** Exercise instructions **
This exercise calls for copying every line below that holds the word "Tanzania".

** Data provided **
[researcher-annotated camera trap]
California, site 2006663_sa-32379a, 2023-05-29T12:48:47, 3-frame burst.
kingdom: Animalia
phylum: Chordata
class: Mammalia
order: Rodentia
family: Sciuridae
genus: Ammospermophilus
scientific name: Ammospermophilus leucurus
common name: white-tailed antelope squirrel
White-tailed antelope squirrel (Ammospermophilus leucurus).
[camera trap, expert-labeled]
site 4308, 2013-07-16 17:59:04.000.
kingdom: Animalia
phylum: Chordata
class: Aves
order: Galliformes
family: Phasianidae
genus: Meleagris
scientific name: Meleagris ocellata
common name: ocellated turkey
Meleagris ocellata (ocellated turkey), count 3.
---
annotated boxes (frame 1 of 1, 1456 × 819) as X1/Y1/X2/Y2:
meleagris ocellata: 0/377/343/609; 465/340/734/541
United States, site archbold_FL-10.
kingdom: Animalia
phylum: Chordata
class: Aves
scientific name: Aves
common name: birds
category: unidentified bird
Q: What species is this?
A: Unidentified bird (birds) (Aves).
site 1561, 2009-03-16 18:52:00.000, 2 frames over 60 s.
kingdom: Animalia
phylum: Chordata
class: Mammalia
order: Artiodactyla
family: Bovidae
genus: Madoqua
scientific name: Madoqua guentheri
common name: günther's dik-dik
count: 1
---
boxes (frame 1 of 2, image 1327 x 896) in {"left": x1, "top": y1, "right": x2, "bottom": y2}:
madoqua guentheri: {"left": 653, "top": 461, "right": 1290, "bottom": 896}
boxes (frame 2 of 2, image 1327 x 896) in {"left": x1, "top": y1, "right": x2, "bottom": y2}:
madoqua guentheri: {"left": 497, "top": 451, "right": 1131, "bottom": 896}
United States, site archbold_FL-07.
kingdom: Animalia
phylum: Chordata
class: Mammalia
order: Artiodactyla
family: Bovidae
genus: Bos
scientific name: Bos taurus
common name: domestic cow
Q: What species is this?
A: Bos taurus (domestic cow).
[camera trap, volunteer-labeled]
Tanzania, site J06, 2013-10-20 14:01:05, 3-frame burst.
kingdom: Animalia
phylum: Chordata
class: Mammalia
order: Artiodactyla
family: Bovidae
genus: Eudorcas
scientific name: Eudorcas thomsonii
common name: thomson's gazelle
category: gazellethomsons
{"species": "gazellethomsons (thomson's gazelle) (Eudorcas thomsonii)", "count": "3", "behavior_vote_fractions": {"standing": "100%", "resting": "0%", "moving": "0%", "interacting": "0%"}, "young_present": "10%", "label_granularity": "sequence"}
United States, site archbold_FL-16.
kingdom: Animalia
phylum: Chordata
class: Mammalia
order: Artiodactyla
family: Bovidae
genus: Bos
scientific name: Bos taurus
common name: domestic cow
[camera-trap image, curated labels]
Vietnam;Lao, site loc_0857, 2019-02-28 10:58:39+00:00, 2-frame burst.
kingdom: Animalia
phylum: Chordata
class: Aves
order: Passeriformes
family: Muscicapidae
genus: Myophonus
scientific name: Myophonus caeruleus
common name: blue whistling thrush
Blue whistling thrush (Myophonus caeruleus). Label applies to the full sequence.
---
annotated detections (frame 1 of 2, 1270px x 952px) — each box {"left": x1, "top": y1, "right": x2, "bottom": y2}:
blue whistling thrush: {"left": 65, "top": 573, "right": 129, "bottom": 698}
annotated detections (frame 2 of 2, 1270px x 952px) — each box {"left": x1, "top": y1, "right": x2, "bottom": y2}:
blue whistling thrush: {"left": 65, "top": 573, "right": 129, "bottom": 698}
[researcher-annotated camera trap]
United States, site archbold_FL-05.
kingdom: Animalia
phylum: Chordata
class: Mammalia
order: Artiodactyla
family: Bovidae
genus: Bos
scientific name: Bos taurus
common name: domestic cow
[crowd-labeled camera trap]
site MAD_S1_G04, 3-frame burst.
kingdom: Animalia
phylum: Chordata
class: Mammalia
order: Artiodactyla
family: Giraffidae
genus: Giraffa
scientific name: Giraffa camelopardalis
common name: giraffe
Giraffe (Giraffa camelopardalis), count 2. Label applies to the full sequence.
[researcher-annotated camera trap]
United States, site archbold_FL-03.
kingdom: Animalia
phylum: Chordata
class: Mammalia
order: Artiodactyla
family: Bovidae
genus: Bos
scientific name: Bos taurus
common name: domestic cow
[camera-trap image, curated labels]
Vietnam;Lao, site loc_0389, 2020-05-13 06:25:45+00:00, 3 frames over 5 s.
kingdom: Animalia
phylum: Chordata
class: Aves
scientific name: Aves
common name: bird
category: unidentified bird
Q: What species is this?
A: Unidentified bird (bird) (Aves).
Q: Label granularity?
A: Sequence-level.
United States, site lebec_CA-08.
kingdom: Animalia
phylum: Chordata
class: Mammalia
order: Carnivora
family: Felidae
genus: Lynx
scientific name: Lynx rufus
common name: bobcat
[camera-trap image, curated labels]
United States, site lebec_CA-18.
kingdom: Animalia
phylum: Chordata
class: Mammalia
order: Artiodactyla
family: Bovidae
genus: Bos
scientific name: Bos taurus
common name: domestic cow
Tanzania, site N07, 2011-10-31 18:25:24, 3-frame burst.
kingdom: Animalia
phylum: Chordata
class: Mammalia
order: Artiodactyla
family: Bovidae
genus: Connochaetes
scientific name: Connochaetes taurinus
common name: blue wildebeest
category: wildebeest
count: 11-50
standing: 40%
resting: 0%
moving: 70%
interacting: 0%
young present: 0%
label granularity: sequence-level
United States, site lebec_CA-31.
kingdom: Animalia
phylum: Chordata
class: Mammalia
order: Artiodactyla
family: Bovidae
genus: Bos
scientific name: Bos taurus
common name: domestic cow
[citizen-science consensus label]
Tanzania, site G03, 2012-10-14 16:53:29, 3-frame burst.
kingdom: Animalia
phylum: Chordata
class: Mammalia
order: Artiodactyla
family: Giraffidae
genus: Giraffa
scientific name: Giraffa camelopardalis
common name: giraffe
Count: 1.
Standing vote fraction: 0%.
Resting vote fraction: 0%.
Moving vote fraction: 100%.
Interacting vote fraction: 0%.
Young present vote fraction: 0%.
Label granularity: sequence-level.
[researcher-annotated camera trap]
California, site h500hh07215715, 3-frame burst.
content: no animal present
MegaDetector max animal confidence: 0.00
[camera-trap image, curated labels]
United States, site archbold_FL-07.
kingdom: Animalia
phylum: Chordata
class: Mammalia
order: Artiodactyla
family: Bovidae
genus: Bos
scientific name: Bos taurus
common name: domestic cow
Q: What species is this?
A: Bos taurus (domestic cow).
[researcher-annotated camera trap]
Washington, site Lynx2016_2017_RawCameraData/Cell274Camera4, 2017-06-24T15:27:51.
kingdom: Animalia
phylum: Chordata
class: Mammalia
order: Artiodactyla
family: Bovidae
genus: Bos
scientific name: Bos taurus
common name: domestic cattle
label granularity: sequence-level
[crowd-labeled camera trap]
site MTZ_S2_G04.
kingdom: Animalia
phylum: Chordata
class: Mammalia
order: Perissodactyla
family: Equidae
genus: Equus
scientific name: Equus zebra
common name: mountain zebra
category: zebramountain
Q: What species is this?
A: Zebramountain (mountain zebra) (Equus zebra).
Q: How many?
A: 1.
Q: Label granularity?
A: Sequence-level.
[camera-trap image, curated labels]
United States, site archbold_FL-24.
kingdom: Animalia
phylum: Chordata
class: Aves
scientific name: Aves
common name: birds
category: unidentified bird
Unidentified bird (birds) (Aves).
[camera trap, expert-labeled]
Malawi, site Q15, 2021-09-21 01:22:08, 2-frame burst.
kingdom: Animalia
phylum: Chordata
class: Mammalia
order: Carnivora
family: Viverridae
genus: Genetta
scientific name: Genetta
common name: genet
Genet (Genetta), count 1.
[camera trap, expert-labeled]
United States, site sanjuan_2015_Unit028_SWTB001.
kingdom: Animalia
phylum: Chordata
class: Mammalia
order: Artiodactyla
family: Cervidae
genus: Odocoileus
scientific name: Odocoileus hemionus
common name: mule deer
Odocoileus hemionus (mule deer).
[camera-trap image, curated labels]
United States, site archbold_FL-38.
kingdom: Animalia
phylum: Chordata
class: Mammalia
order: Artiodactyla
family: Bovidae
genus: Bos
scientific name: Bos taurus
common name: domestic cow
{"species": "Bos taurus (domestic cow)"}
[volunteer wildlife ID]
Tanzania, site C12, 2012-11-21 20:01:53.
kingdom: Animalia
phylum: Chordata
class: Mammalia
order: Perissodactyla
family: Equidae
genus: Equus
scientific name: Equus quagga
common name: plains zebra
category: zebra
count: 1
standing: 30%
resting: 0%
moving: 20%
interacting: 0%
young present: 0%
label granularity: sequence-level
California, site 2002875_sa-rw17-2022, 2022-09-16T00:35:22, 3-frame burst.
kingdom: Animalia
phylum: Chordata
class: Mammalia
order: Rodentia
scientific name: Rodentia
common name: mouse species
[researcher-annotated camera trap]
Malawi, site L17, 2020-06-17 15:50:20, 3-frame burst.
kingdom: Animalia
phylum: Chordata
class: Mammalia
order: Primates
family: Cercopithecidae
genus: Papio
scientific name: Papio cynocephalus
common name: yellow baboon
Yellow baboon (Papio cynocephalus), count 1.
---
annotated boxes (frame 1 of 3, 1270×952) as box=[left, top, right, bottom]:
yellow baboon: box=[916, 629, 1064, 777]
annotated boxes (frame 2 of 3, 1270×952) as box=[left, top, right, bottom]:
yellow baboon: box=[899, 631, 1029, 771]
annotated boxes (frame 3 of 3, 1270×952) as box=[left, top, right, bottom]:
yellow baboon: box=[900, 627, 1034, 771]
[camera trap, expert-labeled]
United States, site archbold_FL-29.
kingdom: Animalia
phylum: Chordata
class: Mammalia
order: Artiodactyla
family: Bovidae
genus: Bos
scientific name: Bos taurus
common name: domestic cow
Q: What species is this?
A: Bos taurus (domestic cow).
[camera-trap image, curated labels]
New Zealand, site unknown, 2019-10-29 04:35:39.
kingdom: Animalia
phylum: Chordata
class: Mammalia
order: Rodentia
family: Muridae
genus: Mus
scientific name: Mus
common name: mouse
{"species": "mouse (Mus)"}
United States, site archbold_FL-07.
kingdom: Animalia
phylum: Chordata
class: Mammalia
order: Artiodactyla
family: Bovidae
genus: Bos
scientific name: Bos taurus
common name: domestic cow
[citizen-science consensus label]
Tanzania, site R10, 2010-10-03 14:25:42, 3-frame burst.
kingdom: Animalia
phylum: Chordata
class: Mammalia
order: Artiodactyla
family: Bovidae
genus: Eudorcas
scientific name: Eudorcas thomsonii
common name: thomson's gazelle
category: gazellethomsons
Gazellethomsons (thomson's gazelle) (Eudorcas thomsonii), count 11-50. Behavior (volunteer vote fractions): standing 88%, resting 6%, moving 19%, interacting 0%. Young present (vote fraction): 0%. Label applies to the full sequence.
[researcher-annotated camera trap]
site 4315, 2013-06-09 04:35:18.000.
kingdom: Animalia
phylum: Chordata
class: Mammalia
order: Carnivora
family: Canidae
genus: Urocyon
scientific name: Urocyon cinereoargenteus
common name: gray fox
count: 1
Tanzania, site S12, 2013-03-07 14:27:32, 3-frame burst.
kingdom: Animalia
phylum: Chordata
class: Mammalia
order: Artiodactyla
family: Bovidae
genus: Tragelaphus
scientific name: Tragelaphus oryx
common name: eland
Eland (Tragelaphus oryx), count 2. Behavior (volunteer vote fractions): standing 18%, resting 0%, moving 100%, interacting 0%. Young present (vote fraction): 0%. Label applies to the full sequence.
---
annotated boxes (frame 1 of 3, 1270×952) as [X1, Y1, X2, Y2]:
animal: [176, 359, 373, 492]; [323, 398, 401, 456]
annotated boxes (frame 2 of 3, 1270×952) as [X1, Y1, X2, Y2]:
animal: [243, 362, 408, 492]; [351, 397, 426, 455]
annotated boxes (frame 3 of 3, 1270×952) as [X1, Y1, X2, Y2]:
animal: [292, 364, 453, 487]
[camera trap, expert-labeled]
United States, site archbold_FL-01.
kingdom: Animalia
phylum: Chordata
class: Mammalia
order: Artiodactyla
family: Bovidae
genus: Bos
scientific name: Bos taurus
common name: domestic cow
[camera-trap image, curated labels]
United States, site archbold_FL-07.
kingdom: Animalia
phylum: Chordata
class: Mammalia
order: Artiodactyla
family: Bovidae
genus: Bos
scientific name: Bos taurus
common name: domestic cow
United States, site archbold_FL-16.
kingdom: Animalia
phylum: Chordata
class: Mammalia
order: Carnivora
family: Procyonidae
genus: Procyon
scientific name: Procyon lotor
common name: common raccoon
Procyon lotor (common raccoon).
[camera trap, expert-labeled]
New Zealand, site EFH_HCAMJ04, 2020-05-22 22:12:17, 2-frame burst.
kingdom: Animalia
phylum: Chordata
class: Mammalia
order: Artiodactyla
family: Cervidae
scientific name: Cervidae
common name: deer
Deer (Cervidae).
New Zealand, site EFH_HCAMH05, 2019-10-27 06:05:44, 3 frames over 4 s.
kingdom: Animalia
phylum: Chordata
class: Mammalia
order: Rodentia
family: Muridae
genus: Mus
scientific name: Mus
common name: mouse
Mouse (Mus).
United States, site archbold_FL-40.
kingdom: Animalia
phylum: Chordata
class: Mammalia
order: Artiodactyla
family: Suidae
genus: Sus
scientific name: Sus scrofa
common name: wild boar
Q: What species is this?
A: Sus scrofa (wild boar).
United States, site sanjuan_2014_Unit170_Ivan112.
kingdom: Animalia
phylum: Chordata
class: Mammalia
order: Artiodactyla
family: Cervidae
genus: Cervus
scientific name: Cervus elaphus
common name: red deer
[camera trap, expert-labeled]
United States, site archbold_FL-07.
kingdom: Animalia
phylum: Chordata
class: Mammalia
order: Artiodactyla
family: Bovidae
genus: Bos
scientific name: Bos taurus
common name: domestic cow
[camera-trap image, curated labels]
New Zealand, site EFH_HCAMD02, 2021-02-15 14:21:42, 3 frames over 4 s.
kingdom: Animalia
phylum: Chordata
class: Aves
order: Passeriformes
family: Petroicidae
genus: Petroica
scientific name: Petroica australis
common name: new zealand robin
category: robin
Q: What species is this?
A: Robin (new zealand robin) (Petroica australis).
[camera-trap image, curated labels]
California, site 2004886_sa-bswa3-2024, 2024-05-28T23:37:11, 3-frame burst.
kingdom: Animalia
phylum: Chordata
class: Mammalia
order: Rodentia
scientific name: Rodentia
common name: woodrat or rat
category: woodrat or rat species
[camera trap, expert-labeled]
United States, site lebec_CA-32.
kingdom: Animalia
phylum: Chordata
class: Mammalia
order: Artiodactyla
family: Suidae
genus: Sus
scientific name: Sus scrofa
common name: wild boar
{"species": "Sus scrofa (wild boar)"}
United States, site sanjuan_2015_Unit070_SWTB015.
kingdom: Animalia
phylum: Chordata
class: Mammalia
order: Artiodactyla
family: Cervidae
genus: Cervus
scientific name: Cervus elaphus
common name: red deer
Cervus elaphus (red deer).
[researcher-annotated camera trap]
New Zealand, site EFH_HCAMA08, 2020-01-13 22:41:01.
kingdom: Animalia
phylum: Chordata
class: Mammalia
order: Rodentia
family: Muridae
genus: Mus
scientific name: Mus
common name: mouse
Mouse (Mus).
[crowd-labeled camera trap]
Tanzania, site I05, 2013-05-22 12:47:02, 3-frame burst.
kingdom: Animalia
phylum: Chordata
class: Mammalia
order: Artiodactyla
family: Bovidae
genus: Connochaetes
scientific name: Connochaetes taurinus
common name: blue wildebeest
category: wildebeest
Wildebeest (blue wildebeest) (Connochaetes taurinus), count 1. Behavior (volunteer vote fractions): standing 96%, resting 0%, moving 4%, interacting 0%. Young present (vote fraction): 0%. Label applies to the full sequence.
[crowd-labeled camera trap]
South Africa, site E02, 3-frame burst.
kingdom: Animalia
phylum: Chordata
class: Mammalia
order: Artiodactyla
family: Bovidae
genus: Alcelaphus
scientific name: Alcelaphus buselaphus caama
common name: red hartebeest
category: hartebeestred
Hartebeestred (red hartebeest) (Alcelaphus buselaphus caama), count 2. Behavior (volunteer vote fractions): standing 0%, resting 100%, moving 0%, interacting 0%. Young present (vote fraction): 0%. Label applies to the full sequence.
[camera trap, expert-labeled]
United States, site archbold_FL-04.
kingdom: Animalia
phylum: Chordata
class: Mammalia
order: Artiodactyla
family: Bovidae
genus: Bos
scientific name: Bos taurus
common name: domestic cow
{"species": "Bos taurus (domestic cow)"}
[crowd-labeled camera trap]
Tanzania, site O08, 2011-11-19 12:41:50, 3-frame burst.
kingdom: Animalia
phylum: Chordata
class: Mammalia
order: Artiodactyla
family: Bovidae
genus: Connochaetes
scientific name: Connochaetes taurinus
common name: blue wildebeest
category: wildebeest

** Completed task **
Tanzania, site J06, 2013-10-20 14:01:05, 3-frame burst.
Tanzania, site N07, 2011-10-31 18:25:24, 3-frame burst.
Tanzania, site G03, 2012-10-14 16:53:29, 3-frame burst.
Tanzania, site C12, 2012-11-21 20:01:53.
Tanzania, site R10, 2010-10-03 14:25:42, 3-frame burst.
Tanzania, site S12, 2013-03-07 14:27:32, 3-frame burst.
Tanzania, site I05, 2013-05-22 12:47:02, 3-frame burst.
Tanzania, site O08, 2011-11-19 12:41:50, 3-frame burst.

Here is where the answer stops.